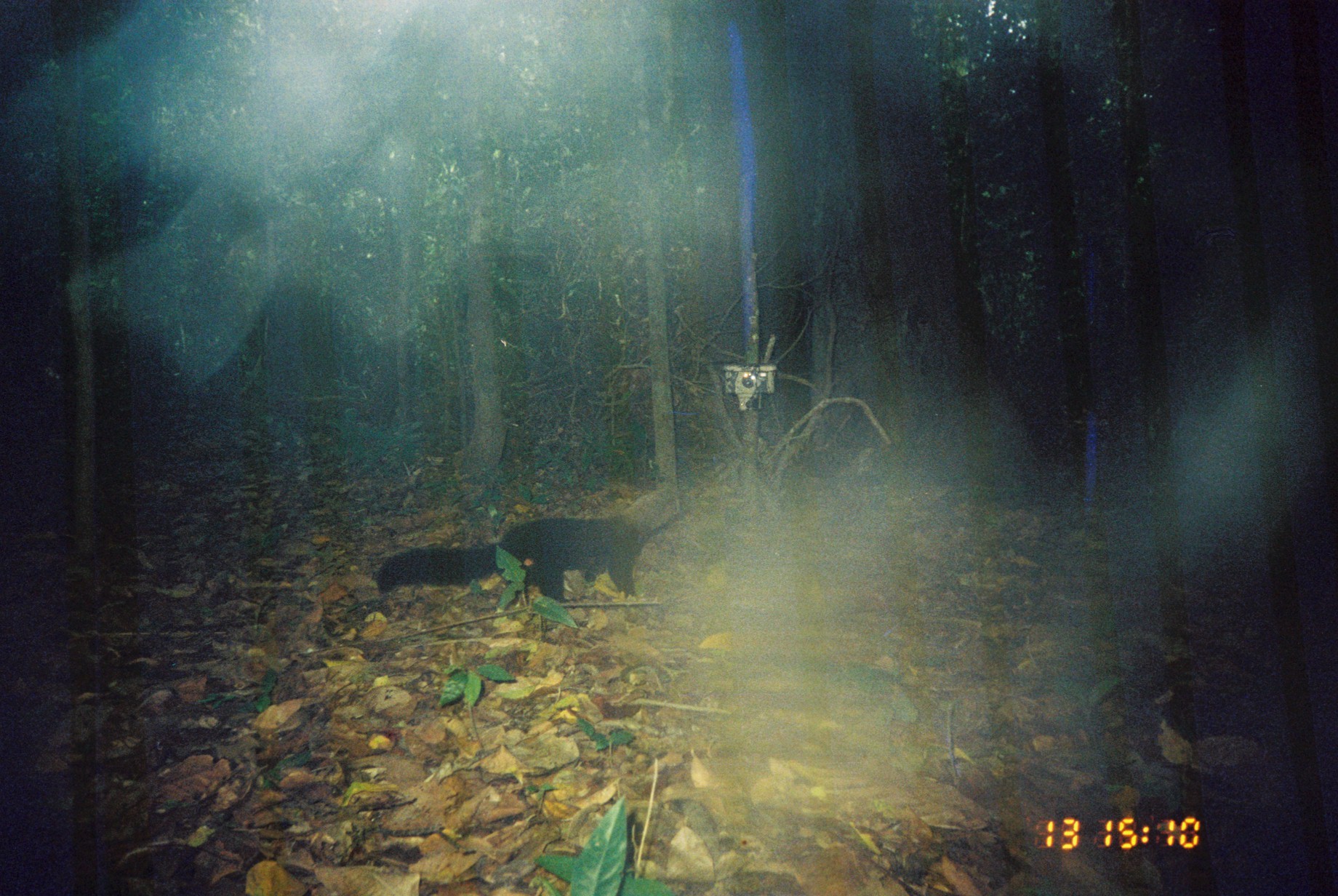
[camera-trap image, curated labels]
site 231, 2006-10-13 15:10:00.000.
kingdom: Animalia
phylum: Chordata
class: Mammalia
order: Carnivora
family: Mustelidae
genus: Eira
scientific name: Eira barbara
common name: tayra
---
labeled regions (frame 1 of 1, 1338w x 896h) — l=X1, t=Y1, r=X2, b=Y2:
eira barbara: l=373, t=487, r=683, b=609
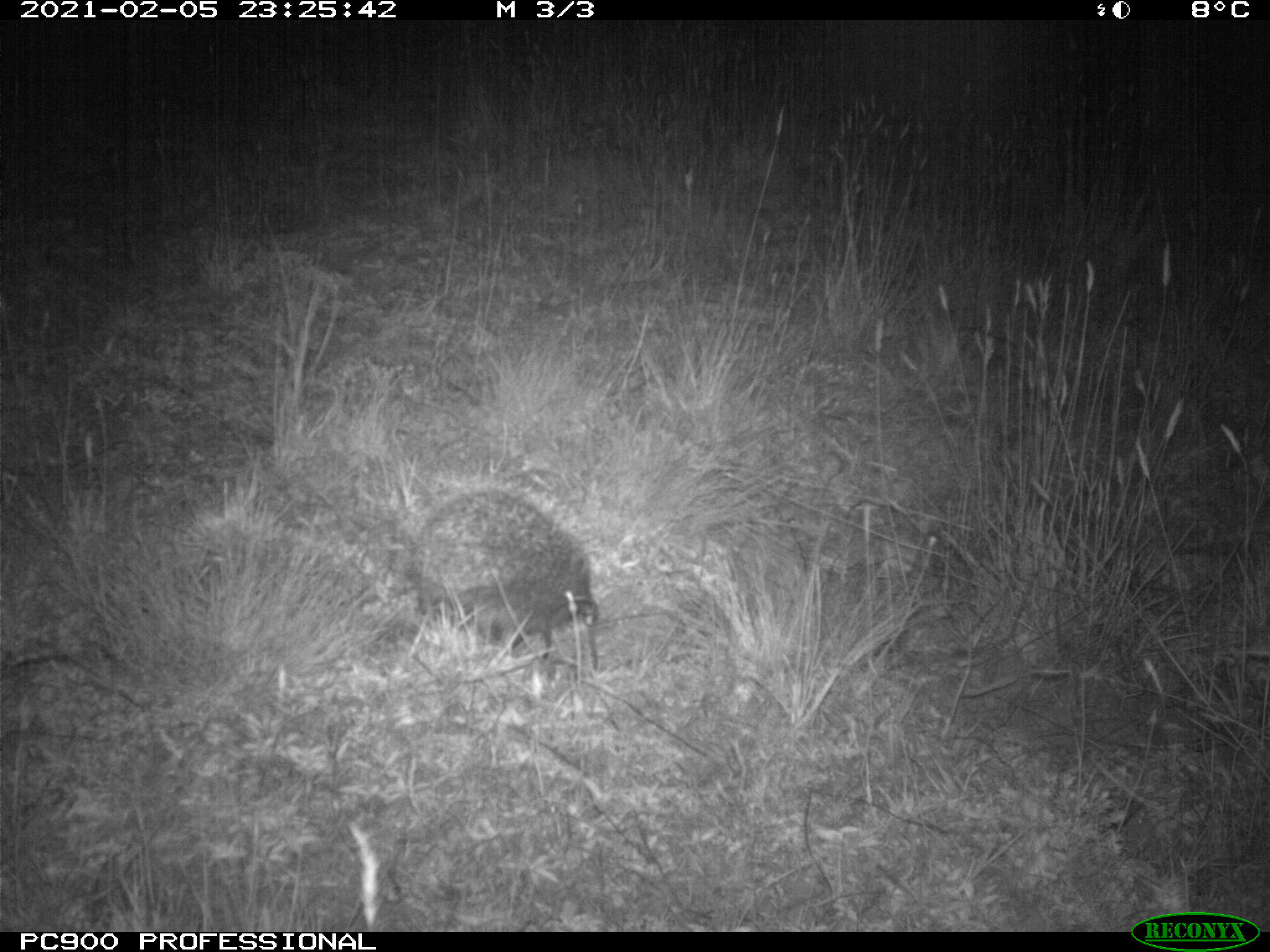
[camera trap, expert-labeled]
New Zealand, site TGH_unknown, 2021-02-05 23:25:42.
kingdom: Animalia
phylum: Chordata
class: Mammalia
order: Eulipotyphla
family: Erinaceidae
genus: Erinaceus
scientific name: Erinaceus europaeus europaeus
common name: european hedgehog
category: hedgehog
Hedgehog (european hedgehog) (Erinaceus europaeus europaeus).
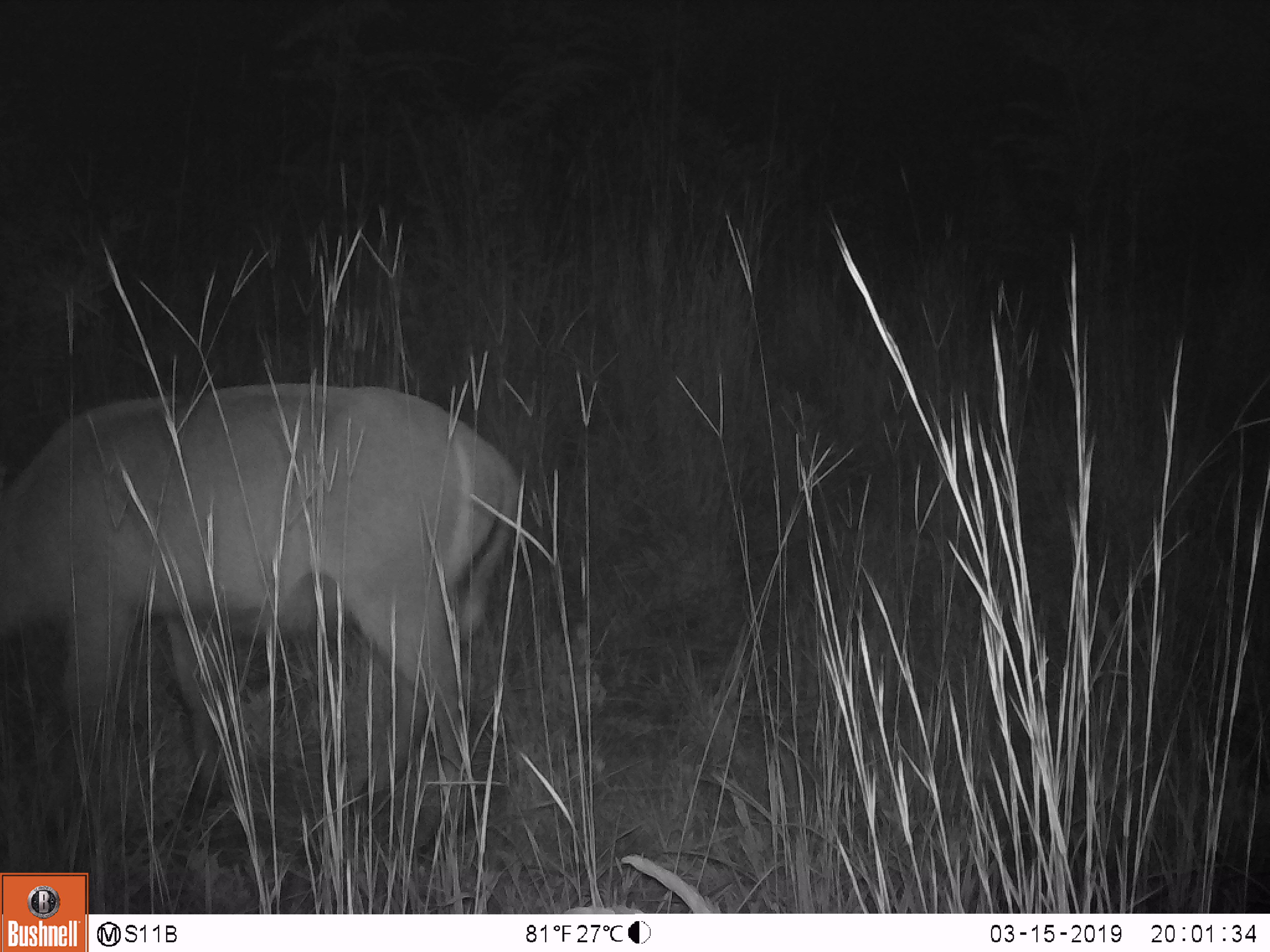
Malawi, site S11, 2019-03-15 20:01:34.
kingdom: Animalia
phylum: Chordata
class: Mammalia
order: Artiodactyla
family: Bovidae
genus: Kobus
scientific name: Kobus ellipsiprymnus ellipsiprymnus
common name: common waterbuck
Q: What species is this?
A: Common waterbuck (Kobus ellipsiprymnus ellipsiprymnus).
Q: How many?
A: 1.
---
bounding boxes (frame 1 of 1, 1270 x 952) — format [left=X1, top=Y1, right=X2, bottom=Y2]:
common waterbuck: [left=0, top=363, right=545, bottom=809]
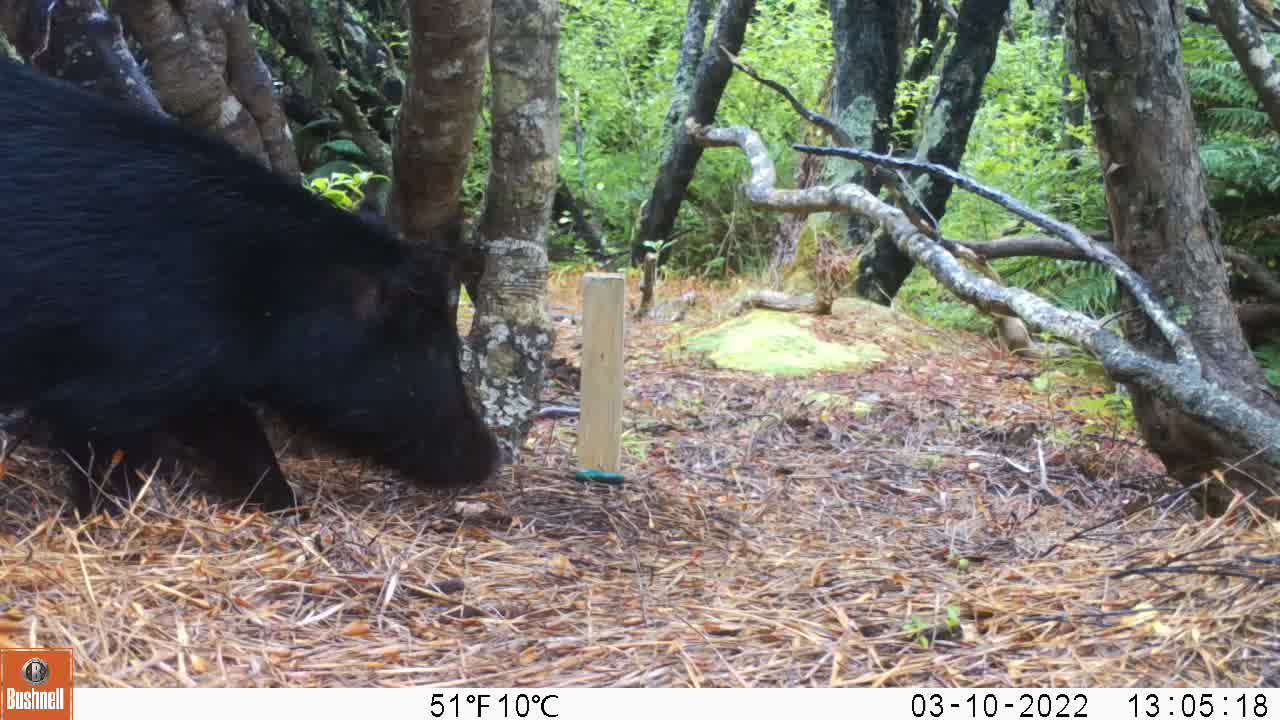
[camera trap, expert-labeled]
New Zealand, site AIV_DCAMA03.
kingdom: Animalia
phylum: Chordata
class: Mammalia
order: Artiodactyla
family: Suidae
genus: Sus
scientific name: Sus scrofa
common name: pig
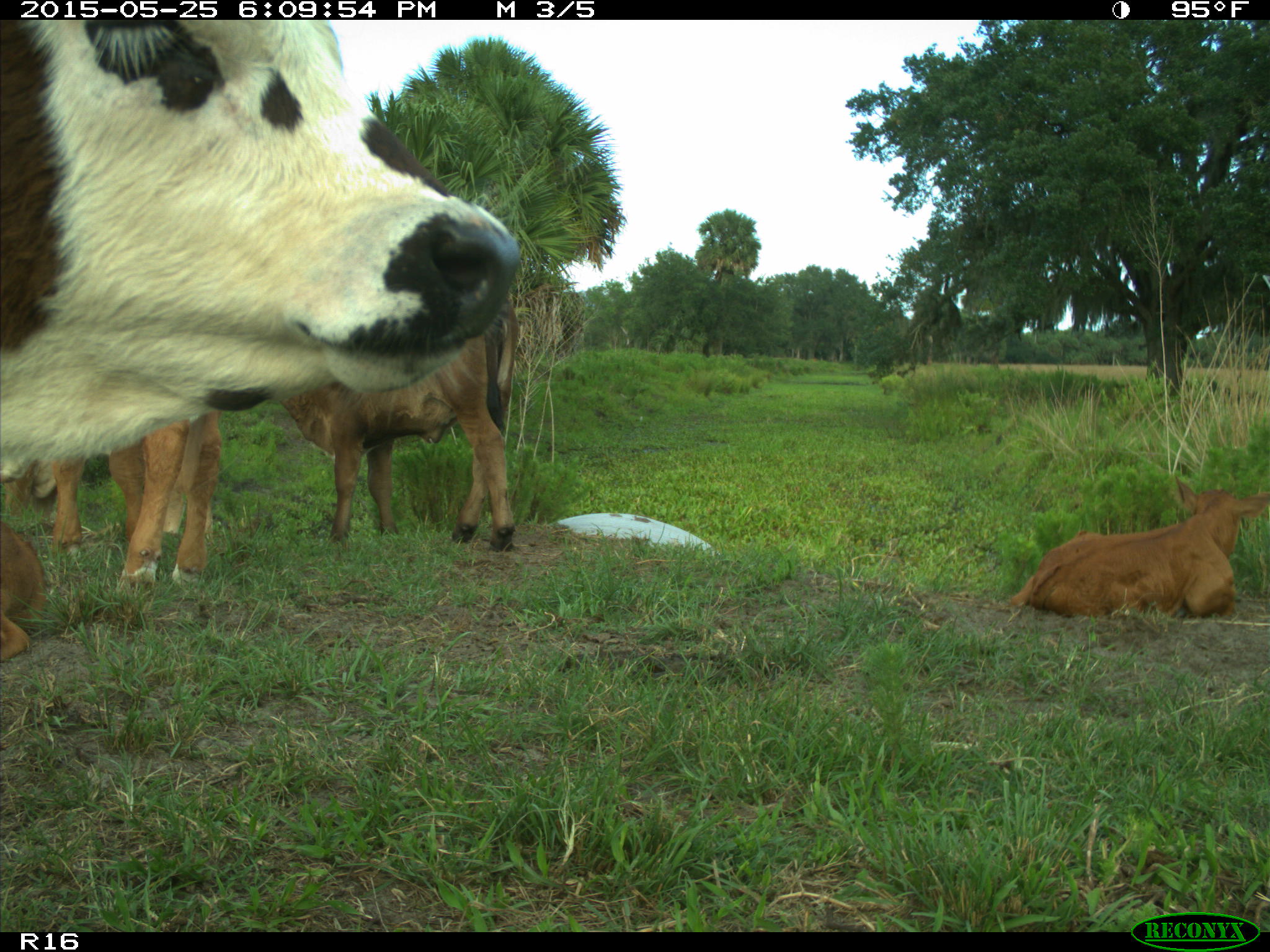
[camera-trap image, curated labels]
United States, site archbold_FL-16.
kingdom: Animalia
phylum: Chordata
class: Mammalia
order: Artiodactyla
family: Bovidae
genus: Bos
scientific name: Bos taurus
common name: domestic cow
Bos taurus (domestic cow).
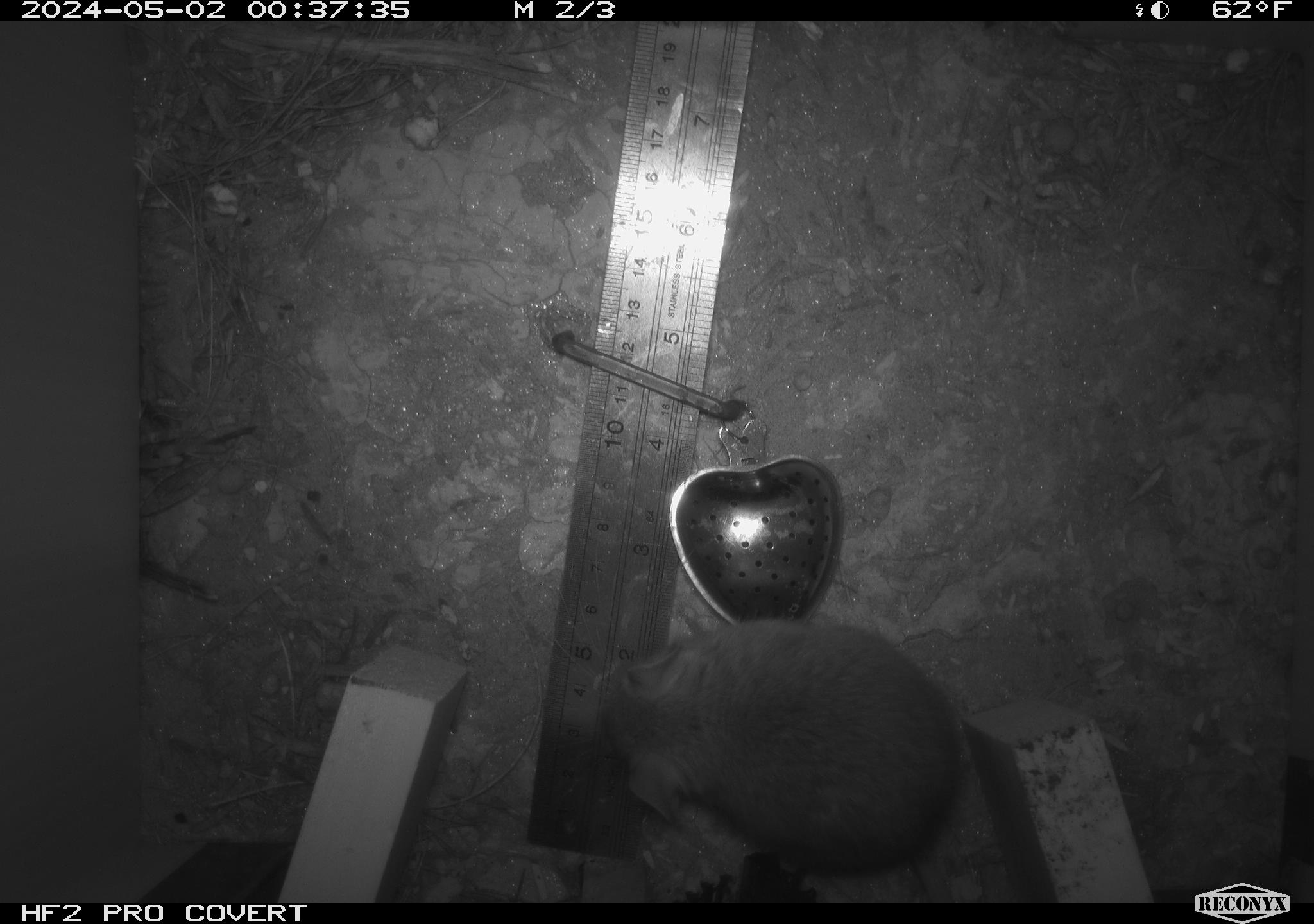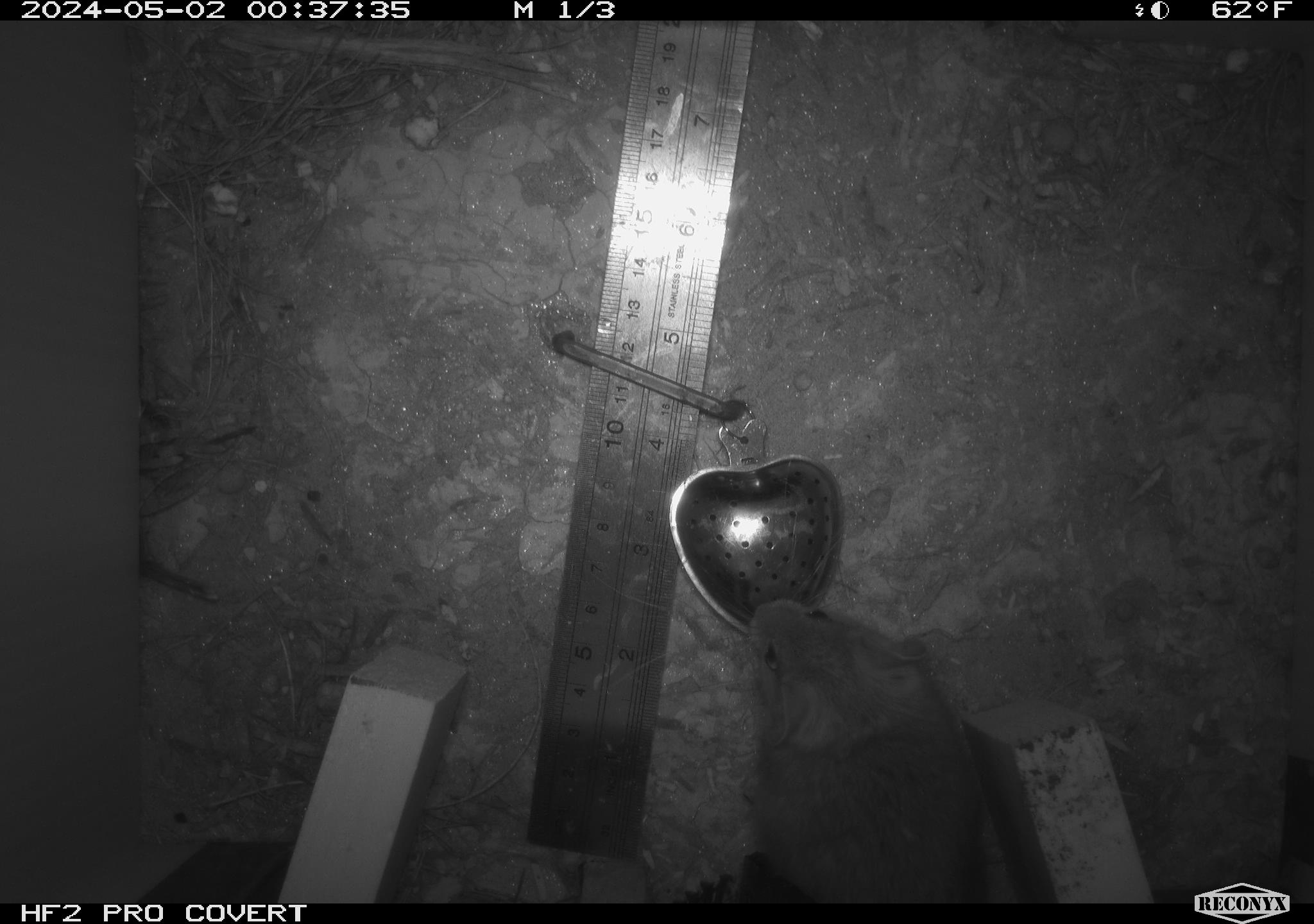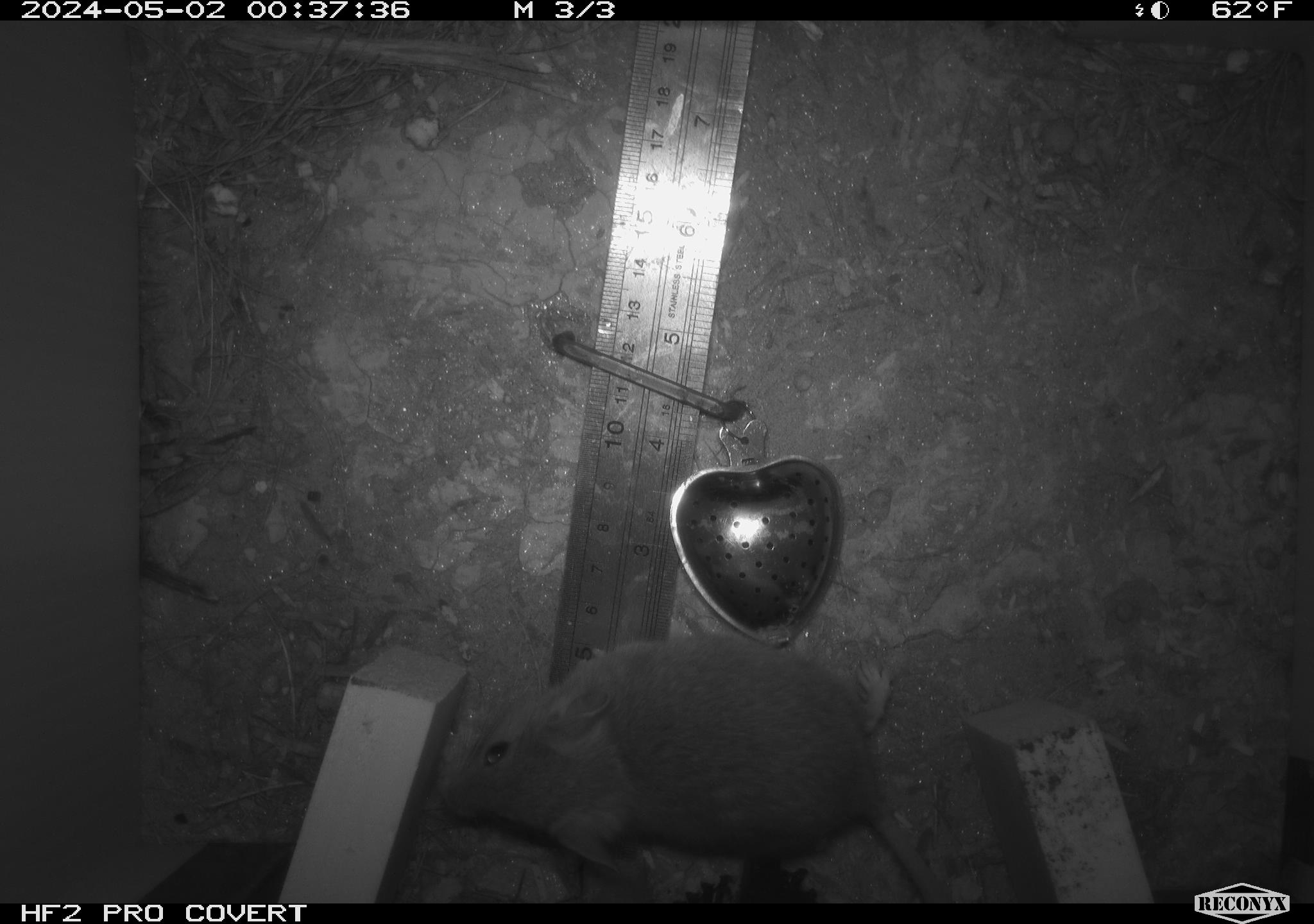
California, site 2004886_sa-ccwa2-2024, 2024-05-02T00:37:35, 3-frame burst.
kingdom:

(Instructions for the task): The result should be every line of the material that contains the word "scientific", so copy those lines.

(Reply to the task):
scientific name: Eira barbara
scientific name: Erinaceus europaeus europaeus
scientific name: Kobus ellipsiprymnus ellipsiprymnus
scientific name: Sus scrofa
scientific name: Bos taurus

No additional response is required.